Mais le rendez-vous est à 12h01 et j’arrive à 11h59. Autrement dit : ric-rac.

Pas très grave : la kiné est en retard. Elle arrive à 12h02, et passe à l’accueil. Elle demande à ses patients pourquoi on n’est pas dans la salle de sport. Quelqu’un dit que c’est fermé. Elle demande à la secrétaire quel est le code pour ouvrir la salle, et je ne peux m’empêcher d’entendre le code, qui est, comme souvent dans ces cas-là, d’une stupidité complète. Ce qui, en réalité, pose la question de la nécessité d’un code pour entrer. Pour protéger les lieux de quelqu’un qui voudrait venir faire de la rééducation en douce et profiter des medecine balls et des barres de fer de deux kilos ?

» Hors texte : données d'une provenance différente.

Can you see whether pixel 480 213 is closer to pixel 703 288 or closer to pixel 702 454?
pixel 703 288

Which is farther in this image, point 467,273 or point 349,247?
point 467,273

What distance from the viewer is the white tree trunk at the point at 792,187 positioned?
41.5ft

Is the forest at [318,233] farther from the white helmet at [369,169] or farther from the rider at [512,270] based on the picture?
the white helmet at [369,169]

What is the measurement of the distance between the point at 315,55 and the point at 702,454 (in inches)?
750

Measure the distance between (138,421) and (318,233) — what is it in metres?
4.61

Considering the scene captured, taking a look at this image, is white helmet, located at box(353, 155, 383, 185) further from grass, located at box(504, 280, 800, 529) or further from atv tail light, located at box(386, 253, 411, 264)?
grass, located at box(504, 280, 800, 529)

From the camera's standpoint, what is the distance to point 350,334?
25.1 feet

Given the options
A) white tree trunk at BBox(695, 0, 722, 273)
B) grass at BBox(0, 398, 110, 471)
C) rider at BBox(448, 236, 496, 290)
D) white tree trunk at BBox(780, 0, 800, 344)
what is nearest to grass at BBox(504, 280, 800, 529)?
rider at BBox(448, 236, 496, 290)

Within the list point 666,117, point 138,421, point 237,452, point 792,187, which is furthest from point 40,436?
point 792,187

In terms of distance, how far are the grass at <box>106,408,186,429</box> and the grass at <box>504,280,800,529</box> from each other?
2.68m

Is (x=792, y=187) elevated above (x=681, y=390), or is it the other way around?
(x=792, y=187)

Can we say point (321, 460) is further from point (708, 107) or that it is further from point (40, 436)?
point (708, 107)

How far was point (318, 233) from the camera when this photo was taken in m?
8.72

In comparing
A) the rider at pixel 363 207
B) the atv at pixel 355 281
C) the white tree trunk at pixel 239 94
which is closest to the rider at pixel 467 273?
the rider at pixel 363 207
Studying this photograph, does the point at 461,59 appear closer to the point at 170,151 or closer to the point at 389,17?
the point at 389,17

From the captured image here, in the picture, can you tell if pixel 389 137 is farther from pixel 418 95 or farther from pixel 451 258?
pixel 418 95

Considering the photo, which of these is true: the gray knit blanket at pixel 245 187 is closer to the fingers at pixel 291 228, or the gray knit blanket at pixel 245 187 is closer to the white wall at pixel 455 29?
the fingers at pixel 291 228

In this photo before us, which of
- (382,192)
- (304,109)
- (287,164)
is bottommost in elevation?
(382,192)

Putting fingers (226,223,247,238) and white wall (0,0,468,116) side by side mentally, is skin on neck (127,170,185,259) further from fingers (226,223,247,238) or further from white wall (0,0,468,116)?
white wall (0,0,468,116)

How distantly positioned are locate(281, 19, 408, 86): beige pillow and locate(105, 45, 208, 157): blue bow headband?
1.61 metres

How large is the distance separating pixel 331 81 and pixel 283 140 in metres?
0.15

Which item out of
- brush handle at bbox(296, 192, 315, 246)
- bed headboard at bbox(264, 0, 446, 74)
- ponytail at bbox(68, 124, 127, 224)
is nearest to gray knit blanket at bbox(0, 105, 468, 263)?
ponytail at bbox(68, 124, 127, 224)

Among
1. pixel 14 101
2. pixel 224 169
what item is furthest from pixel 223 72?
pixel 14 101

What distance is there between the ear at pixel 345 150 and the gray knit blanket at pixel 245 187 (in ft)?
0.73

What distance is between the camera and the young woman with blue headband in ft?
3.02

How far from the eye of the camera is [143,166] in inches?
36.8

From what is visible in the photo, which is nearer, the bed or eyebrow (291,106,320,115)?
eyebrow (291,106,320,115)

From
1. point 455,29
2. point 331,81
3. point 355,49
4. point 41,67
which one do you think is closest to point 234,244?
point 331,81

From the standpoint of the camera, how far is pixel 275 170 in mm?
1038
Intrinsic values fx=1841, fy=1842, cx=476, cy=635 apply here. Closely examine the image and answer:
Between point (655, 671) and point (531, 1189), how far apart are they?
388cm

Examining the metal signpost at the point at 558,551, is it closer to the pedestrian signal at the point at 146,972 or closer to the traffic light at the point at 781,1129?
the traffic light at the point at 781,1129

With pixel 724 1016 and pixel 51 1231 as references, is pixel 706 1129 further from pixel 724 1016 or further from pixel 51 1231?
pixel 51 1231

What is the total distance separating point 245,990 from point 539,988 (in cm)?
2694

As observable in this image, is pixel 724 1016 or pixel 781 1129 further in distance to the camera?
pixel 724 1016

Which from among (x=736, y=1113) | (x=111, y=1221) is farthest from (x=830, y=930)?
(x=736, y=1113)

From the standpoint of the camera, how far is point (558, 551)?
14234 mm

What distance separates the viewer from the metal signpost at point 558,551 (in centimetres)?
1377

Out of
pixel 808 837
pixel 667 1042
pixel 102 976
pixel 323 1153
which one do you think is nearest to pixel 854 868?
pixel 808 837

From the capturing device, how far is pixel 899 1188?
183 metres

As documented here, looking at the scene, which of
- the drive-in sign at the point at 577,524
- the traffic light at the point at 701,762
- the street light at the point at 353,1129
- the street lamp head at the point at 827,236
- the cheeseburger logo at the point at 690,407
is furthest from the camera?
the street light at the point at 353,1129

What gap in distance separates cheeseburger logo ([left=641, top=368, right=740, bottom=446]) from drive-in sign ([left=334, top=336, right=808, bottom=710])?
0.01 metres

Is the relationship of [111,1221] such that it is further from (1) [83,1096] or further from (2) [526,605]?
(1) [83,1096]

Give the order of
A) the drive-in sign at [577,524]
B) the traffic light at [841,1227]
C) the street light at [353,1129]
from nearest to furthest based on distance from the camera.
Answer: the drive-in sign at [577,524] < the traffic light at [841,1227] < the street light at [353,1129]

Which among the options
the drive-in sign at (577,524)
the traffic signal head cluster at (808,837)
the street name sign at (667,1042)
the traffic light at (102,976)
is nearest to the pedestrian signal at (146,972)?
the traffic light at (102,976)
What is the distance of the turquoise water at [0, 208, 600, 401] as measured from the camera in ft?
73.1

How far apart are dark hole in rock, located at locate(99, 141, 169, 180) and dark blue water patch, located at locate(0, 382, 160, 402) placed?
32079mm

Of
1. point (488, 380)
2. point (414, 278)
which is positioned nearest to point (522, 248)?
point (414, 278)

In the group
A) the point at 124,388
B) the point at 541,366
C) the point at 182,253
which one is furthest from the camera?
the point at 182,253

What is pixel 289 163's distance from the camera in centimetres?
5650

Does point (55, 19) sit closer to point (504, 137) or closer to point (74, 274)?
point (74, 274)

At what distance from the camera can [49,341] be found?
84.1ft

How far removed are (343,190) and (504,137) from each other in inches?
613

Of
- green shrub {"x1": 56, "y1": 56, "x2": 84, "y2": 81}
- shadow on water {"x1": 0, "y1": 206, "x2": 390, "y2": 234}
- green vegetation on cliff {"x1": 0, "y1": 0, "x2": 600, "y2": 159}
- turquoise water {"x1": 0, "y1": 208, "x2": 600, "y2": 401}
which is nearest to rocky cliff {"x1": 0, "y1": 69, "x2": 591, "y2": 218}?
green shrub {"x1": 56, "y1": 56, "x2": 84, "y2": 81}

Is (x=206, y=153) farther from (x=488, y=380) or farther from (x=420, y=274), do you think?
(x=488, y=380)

Aujourd’hui je commence par le vélo elliptique, et je dois dire que ça commence en entrer. Etirements, dans un sens, dans un autre. La sciatique me fait mal, mais les exercices sont plus faciles. La kiné me demande comment ça va, si c’est facile ou pas, et j’essaye d’expliquer, mais, à nouveau, je me rends compte que mon vocabulaire médical est complétement à plat pour parler des problèmes que j’ai.

Il va falloir que je me fasse quelques fiches de vocabulaire sur le sujet, parce que ça commence à devenir fatigant.

Premier mot : « carie ». Il va falloir que je prenne un rendez-vous chez le dentiste.

  • 虫歯 littéralement « insecte / dent ».
    – Fin du 138ème jour, 21 février 2024, 12 adar I 5784.